- _Aufgabe a_
Nenne alle Staaten, die der Artikel über den Streit um Irans Atomprogramm als ständige Mitglieder des UN-Sicherheitsrats aufzählt.
= = =
Berlin verschärft Rhetorik gegenüber Teheran

Im Streit um Irans Atomprogramm will Bundesaußenminister Steinmeier Wirtschaftssanktionen nicht ausschließen. Außenminister beraten heute in London über weiteres Vorgehen. Iran prüft derzeit Moskauer Vermittlungsvorschlag

BERLIN taz ■ Im Streit um das iranische Atomprogramm hat Berlin am Wochenende den Ton gegenüber Teheran verschärft. Außenminister Frank-Walter Steinmeier sagte in einem Spiegel-Interview, es wäre unklug, die Möglichkeit von Wirtschaftssanktionen auszuschließen. „Iran sollte nicht unterschätzen, in welchem Maße es auf technische und wirtschaftliche Kooperation mit den westlichen Ländern angewiesen sein wird.“ Zwar gebe er dem diplomatischen Weg den Vorzug. Sollte aber Teheran nicht zur Kooperation bereit sein, müssten andere Maßnahmen ergriffen werden. Ein etwaiges militärisches Vorgehen bezeichnete Steinmeier als „ein Spiel mit dem Feuer, an dem ich mich nicht beteiligen würde“.

Am Samstag hatte Steinmeier zur Vorbereitung des heutigen Außenministertreffens in London ein längeres Gespräch mit dem Generaldirektor der Internationalen Atombehörde (IAEA) Mohammed al-Baradei in Wien geführt. Al-Baradei hatte auf dem Wirtschaftsforum in Davos vorgeschlagen, Iran sollte die Urananreicherung für acht, neun Jahre aussetzen und die USA sollten Teheran dafür Atomreaktoren zur Verfügung stellen.

Bei dem Treffen in London, an dem außer Steinmeier die Vertreter der fünf ständigen Mitglieder des UN-Sicherheitsrats, USA, Russland, China, Frankreich und Großbritannien teilnehmen, soll eine gemeinsame Position gegenüber Teheran angestrebt werden – ein Versuch, dessen Gelingen jedoch fraglich erscheint. Denn während die USA darauf drängen, auf der für Donnerstag geplanten Dringlichkeitssitzung des IAEA-Gouverneursrats die Einschaltung des UN-Sicherheitsrats zu beschließen, treten Russland und China für Fortsetzung der Verhandlungen ein.

Bei den EU-Staaten ist keine klare Position auszumachen. Mal drohen sie mit Sanktionen, mal versichern sie, den diplomatischen Weg nicht verlassen zu wollen. Auch Drohungen, militärische Maßnahmen zu ergreifen oder gar Nuklearwaffen einzusetzen, blieben nicht aus.
= = =
- _Aufgabe b_
Bearbeite die Datensätze von der Zeile mit „At what range“ bis zum Ende der Datensätze, indem du „viewer“ durch „camera“ ersetzt. Gib nur diese Zeilen wieder und lass alles andere unverändert.
= = =
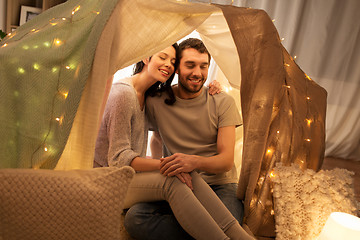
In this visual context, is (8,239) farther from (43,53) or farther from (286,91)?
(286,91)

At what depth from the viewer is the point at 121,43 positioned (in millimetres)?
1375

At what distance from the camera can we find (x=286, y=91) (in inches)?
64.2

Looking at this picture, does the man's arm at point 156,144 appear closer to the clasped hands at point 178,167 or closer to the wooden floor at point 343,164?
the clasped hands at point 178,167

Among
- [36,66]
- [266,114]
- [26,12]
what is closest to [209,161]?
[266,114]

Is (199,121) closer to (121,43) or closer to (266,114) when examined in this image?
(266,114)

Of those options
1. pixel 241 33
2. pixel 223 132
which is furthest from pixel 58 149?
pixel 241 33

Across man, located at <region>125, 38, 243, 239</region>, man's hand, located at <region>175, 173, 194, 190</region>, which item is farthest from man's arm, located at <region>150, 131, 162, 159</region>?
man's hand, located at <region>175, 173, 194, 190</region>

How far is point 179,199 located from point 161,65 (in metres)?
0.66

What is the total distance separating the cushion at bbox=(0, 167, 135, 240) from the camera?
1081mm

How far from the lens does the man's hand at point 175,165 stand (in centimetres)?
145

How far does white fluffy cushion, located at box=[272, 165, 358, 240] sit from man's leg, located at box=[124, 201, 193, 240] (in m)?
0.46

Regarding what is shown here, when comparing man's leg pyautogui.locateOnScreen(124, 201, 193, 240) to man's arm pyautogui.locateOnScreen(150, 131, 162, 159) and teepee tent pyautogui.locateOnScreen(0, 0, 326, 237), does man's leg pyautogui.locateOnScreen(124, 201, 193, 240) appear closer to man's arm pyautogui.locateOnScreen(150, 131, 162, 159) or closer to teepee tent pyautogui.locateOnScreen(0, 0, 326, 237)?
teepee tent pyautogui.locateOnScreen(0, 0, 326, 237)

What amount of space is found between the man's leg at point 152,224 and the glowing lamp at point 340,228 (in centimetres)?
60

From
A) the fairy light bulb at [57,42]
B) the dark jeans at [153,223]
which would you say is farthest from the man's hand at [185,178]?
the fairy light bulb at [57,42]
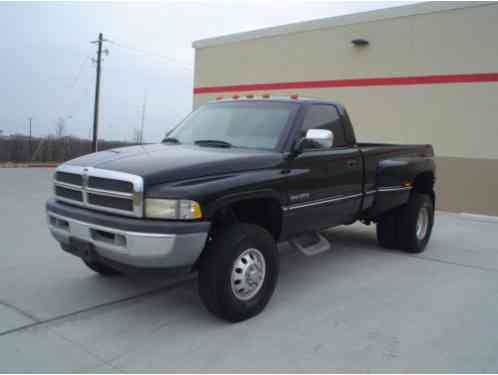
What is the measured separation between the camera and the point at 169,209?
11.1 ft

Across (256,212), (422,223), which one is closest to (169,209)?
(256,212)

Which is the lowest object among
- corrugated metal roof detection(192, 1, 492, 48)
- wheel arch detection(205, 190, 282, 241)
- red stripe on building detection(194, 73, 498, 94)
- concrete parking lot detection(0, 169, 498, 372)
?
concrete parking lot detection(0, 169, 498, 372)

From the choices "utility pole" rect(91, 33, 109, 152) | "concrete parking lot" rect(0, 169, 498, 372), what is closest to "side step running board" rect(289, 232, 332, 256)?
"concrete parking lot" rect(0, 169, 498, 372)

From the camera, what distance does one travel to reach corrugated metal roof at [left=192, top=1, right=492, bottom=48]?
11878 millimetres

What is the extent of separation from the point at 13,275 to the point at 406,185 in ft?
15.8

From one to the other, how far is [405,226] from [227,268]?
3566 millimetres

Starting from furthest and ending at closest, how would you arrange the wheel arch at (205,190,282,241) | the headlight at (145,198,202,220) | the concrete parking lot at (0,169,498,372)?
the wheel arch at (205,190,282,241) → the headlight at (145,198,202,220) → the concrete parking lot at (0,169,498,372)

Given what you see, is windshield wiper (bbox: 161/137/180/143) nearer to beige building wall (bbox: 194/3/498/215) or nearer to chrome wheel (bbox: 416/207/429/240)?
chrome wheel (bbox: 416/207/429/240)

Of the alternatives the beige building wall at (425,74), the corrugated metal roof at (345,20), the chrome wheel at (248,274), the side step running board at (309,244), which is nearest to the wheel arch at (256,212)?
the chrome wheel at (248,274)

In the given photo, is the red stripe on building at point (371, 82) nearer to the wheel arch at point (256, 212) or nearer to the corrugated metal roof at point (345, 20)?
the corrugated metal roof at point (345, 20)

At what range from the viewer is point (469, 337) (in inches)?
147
= = =
- _Lösung a_
USA, Russland, China, Frankreich, Großbritannien

- _Lösung b_
At what range from the camera is point (469, 337) (in inches)?
147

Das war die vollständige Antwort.